EXERCISE AIM:
In the article on the crypto market slump below, rewrite the paragraph beginning "Alternative Layer 1 networks" as a short bulleted list that keeps each asset's loss and ranking.
━━ EXCERPT PROVIDED
Crypto Markets Slump Despite SEC Meetings With Spot Bitcoin ETF Applicants

The combined crypto market cap is down 7% since Sunday

By: Samuel Haig Loading...

Crypto Markets Slump Despite SEC Meetings With Spot Bitcoin ETF Applicants

The crypto markets are tumbling in spite of the U.S. Securities and Exchange Commission (SEC) confirming a fresh round of meetings with prospective spot Bitcoin ETF issuers.

According to CoinMarketCap, the combined capitalization of crypto assets has crashed more than 7% since peaking at $1.65T in the past 50 hours. Both BTC and ETH are down around 7% from their local highs on Sunday, also slumping by 1.5% and 2.6% today respectively.

Alternative Layer 1 networks were among the worst performers of the past 24 hours. Avalanche (AVAX) posted the third heaviest losses among top 100 assets with a 15.3% drawdown, followed by MultiversX (EGLD) with 14.3%, THORChain (RUNE) in sixth with 9.5%, Algorand (ALGO) in seventh with 9.3%, and Mina (MINA) in ninth with 8.9%. Solana (SOL) also came in 14th with a notable loss of 6.3%.

The pull-back is the first time the crypto markets have sold off despite new progress on the pending spot Bitcoin ETF applications from major institutions in recent memory.

On Dec. 12, James Seyffart, an analyst at Bloomberg, posted screenshots of memorandums published by the Securities and Exchange Commission (SEC) confirming it met with four prospective issuers over the past week, including Grayscale, Fidelity, and Franklin Templeton. The SEC also met with BlackRock, the world’s largest asset issuer, for the third time in as many weeks.

Both the SEC’s Division of Trading and Markets in addition to the Division of Corporate Finance were present at the meetings.
━━━━
━━ DATASET EXTRACT
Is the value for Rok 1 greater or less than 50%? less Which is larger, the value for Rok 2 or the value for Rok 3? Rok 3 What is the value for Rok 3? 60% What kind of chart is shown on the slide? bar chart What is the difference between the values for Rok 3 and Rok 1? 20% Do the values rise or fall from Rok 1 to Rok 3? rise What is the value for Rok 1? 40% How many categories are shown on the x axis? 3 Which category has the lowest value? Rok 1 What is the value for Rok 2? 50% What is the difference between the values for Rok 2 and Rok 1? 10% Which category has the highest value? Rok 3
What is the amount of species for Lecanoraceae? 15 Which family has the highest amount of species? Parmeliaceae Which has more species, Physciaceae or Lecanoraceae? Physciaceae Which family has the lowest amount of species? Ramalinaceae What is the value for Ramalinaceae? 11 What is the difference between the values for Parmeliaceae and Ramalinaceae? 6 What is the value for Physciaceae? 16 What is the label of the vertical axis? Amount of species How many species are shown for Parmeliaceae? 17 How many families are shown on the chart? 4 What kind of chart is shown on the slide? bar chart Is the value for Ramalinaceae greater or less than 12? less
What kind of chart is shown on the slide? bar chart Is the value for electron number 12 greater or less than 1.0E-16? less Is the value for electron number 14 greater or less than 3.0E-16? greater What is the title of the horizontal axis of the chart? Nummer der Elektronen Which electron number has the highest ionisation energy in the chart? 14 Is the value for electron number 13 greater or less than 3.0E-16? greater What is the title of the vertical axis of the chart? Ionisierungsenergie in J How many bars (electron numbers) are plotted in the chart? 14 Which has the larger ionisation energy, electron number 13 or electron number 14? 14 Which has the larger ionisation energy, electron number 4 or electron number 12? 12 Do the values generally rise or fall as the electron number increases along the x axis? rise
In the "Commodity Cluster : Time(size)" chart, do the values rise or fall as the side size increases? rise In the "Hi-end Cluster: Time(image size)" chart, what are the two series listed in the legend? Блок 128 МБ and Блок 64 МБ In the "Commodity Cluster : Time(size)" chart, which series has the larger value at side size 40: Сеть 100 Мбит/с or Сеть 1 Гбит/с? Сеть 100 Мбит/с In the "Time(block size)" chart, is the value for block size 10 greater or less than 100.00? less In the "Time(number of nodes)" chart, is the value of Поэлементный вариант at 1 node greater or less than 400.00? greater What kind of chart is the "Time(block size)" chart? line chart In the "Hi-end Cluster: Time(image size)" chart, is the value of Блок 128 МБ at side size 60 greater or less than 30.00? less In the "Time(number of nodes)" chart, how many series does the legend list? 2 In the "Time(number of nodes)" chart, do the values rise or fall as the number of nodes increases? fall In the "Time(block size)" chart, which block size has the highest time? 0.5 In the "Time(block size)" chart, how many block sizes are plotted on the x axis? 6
━━━━
RESPONSE:
Alternative Layer 1 networks were among the worst performers of the past 24 hours among the top 100 assets:
- Avalanche (AVAX): third-heaviest loss, down 15.3%
- MultiversX (EGLD): next after AVAX, down 14.3%
- THORChain (RUNE): sixth, down 9.5%
- Algorand (ALGO): seventh, down 9.3%
- Mina (MINA): ninth, down 8.9%
- Solana (SOL): 14th, down 6.3%